La réforme du franc CFA est devenue aujourd’hui nécessaire. Simplement parce qu’elle est réclamée par les citoyens de ces pays membres de l’UEMOA. Il y a une réforme qui doit notamment porter sur la dénomination : le « franc », je crois que ça gêne beaucoup. Une réforme qui est peut-être nécessaire concernant le principe de fixité [par rapport à l’euro]. Concernant la garantie de convertibilité donnée par la France, et il faut d’ailleurs nuancer, il s’agit d’une garantie de continuité de convertibilité en cas d’insuffisance de réserve, plutôt qu’une garantie de convertibilité, la convertibilité du franc CFA étant assurée par la Banque centrale grâce à ses réserves. Sur ce plan également, il y a peut-être des réformes qui peuvent être engagées, mais il faut les étudier sérieusement et se garder de déclarations qui pourraient conduire à des comportements dommageables de la part des usagers du franc CFA, comme vous le disiez tout à l’heure.

Ce que propose le président du Bénin, c’est que ces réserves, qui sont pour l’instant domiciliées auprès du Trésor français, soient déménagées auprès de diverses banques centrales : américaine, chinoise, japonais et européenne…

C’est une logique bancaire simple, pure. « Je compte sur vous pour me faire un découvert si jamais il arrive que je n’aie plus de réserves disponibles qui me permettraient de disposer à ce moment-là de devises pour continuer à assurer la convertibilité du franc CFA ». Et en réponse, celui qui prend cet engagement de découvert vous dit : « Oui, mais déposez chez moi une partie de vos réserves ». Et c’est le cas pour 50 %. Donc remettre en cause ce dépôt conduit à remettre en cause la garantie de continuité de convertibilité.
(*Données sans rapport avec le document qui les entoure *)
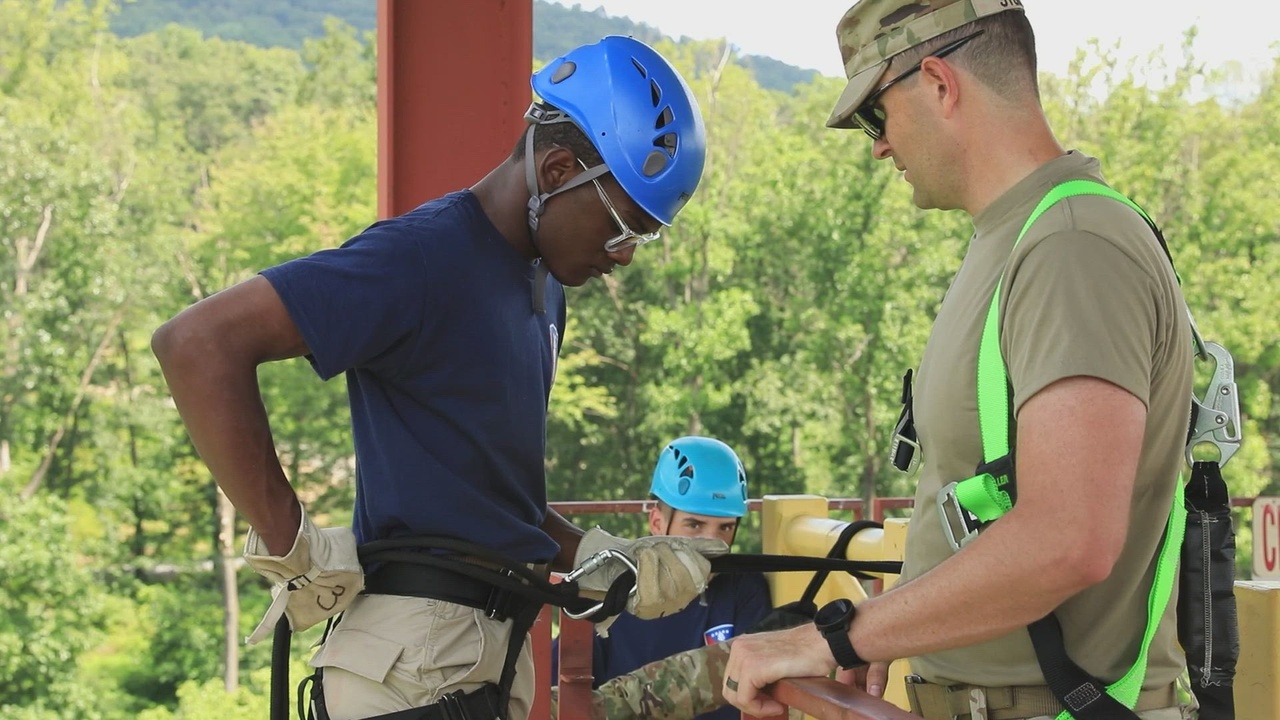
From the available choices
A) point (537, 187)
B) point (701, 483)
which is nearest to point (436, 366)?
point (537, 187)

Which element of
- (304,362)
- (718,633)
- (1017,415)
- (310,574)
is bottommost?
(718,633)

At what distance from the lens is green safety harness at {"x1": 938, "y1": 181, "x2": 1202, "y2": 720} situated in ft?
5.97

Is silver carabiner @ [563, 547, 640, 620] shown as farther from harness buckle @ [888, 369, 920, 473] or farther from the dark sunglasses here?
the dark sunglasses

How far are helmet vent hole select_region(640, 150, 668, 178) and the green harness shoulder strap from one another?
77cm

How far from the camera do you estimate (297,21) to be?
8800 cm

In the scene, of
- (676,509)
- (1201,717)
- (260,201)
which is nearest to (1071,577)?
(1201,717)

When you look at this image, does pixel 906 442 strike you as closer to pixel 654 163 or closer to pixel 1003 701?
Result: pixel 1003 701

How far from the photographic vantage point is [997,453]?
1.82 m

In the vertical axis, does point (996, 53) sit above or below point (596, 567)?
above

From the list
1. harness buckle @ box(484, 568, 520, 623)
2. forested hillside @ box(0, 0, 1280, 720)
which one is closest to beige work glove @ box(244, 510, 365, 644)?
harness buckle @ box(484, 568, 520, 623)

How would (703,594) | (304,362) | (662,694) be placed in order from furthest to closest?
(304,362)
(703,594)
(662,694)

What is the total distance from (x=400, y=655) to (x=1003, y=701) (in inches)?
38.7

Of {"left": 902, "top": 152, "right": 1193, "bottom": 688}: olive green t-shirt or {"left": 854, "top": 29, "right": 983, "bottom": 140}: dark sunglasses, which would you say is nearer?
{"left": 902, "top": 152, "right": 1193, "bottom": 688}: olive green t-shirt

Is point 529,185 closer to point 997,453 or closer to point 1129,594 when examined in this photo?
point 997,453
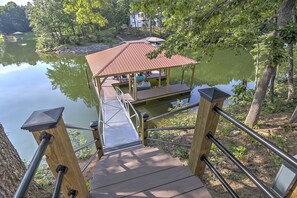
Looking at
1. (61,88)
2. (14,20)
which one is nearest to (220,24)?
(61,88)

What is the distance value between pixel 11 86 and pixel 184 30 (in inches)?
578

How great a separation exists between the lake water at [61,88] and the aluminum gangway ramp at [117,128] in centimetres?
140

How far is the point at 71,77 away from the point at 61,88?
8.29 feet

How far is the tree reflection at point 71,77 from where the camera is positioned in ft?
38.1

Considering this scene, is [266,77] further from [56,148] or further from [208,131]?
[56,148]

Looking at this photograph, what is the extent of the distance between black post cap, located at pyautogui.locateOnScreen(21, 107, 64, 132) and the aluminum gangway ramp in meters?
4.05

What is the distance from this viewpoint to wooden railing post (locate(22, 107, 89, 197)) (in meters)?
1.15

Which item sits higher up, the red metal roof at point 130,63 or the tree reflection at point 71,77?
the red metal roof at point 130,63

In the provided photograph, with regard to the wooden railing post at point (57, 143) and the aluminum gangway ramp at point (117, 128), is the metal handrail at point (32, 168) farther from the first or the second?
the aluminum gangway ramp at point (117, 128)

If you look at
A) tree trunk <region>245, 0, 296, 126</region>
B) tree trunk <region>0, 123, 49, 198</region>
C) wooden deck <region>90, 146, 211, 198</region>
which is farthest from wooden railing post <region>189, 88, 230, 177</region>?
tree trunk <region>245, 0, 296, 126</region>

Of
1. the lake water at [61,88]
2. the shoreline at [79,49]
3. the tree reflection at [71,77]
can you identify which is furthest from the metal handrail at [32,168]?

Ça n’est pas une question simple, c’est une question technique. Je crois qu’il faut laisser la Banque centrale y travailler, faire des propositions à la conférence des chefs d’État et laisser la conférence des chefs d’État prendre une décision. Cela peut prendre la forme, comme c’est le cas aujourd’hui, d’une garantie de découvert. Mais cela peut prendre aussi la forme d’un crédit qui sera accordé par une banque centrale qui peut être la Federal Reserve Bank, qui peut être la BoJ du Japon [Banque du Japon], mais il faut préparer tout cela.

Et est-ce que justement la banque centrale des États-Unis ou celle du Japon peut offrir la même garantie de continuité de convertibilité à la BCEAO ?

Très sincèrement, ça ne peut pas être une négociation de quelques jours, cela ne peut pas être une négociation facile. Il est certain que les liens historiques qui existent entre les pays concernés et la France, également le passé d’un mécanisme qui jusqu’à présent fonctionnait dans les deux sens : Le sens le plus facile, celui du dépôt dans les comptes du Trésor français, mais également le sens du découvert accordé. Vous vous souviendrez qu’avant la dévaluation de 1994, nous avons été un moment dans ce contexte… Il est certain que demeurer dans le statu quo serait plus facile, mais il est possible également de négocier ailleurs. L’important, si la décision politique est prise, c’est de mener de nouvelles négociations de manière fort discrète et de les porter à la connaissance du public, lorsque tout sera fin prêt et que le public sera rassuré sur la continuité, le maintien de la convertibilité du franc CFA, même en cas d’épuisement des réserves de la BCEAO.